┌─ Excerpted passage

The Alamo: 13 Days to Glory is a 1987 American Western television miniseries later edited into a feature film about the 1836 Battle of the Alamo written and directed by Burt Kennedy, starring James Arness as James Bowie, Brian Keith as Davy Crockett, Alec Baldwin as William Barrett Travis, Raul Julia as Antonio López de Santa Anna, and featuring a single scene cameo by Lorne Greene as Sam Houston. Unlike most other films about the Alamo — the most prominent other exception being the 1955 film The Last Command (which was released during the cultural frenzy created by Walt Disney's Davy Crockett television miniseries) — it focuses on Bowie as the main character rather than Crockett.

The production was shot at Alamo Village, the Alamo replica built by John Wayne for his lavish 1960 film The Alamo.

└─
┌─ Provided data

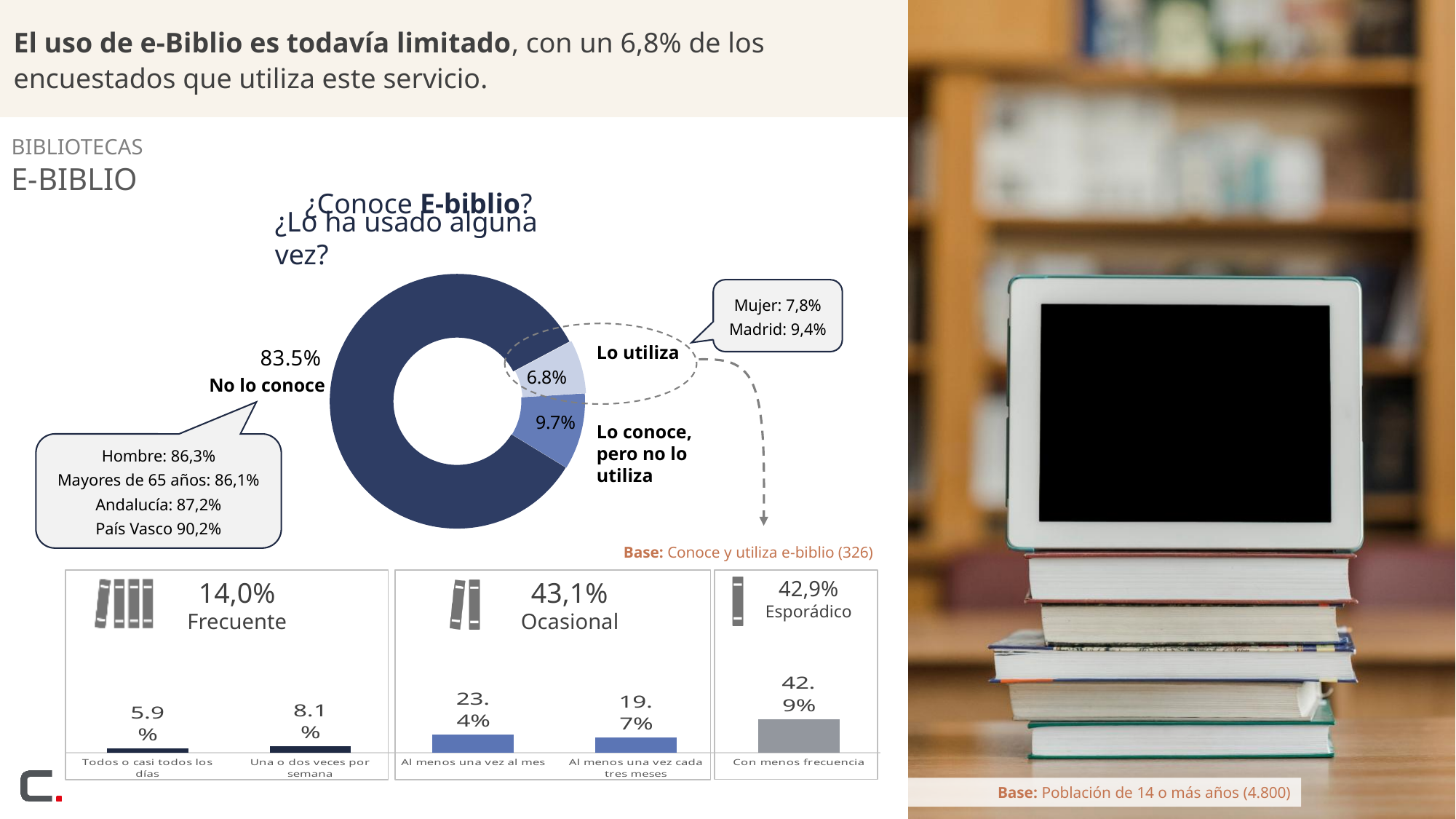
In the bar chart at the bottom, which category has the lowest value? Todos o casi todos los días In the donut chart, what share of respondents does 'No lo conoce' represent? 83.5% How many slices does the donut chart have? 3 What type of chart is the one at the bottom of the slide showing frequency of use? Bar chart In the donut chart, which category has the largest slice? No lo conoce In the bar chart at the bottom, what is the value for 'Al menos una vez al mes'? 23.4% In the bar chart at the bottom, what is the value for 'Con menos frecuencia'? 42.9% In the donut chart, what is the value for 'Lo conoce, pero no lo utiliza'? 9.7% In the donut chart, what is the difference between 'Lo conoce, pero no lo utiliza' and 'Lo utiliza'? 2.9% In the bar chart at the bottom, which is larger: 'Al menos una vez al mes' or 'Al menos una vez cada tres meses'? Al menos una vez al mes In the donut chart, what is the value for 'Lo utiliza'? 6.8% In the donut chart, which category has the smallest slice? Lo utiliza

└─

[Exercises to complete]:
a - For each statement, say yes or no depending on whether it agrees with the text about the 1987 Alamo miniseries, and quote the exact words from the text that decide it: (i) Lorne Greene appears as Sam Houston in only one scene. (ii) The miniseries makes Crockett its main character. (iii) Filming took place at a replica of the Alamo that John Wayne built.
b - Reproduce without changes the part of the text about the 1987 Alamo miniseries that opens with the words containing "The Alamo: 13" and closes with "film The Alamo.".
The lines above are not needed here.

[Outputs for the tasks]:
a -
(i) Yes: "featuring a single scene cameo by Lorne Greene as Sam Houston"
(ii) No: "it focuses on Bowie as the main character rather than Crockett"
(iii) Yes: "The production was shot at Alamo Village, the Alamo replica built by John Wayne"

b -
The Alamo: 13 Days to Glory is a 1987 American Western television miniseries later edited into a feature film about the 1836 Battle of the Alamo written and directed by Burt Kennedy, starring James Arness as James Bowie, Brian Keith as Davy Crockett, Alec Baldwin as William Barrett Travis, Raul Julia as Antonio López de Santa Anna, and featuring a single scene cameo by Lorne Greene as Sam Houston. Unlike most other films about the Alamo — the most prominent other exception being the 1955 film The Last Command (which was released during the cultural frenzy created by Walt Disney's Davy Crockett television miniseries) — it focuses on Bowie as the main character rather than Crockett.

The production was shot at Alamo Village, the Alamo replica built by John Wayne for his lavish 1960 film The Alamo.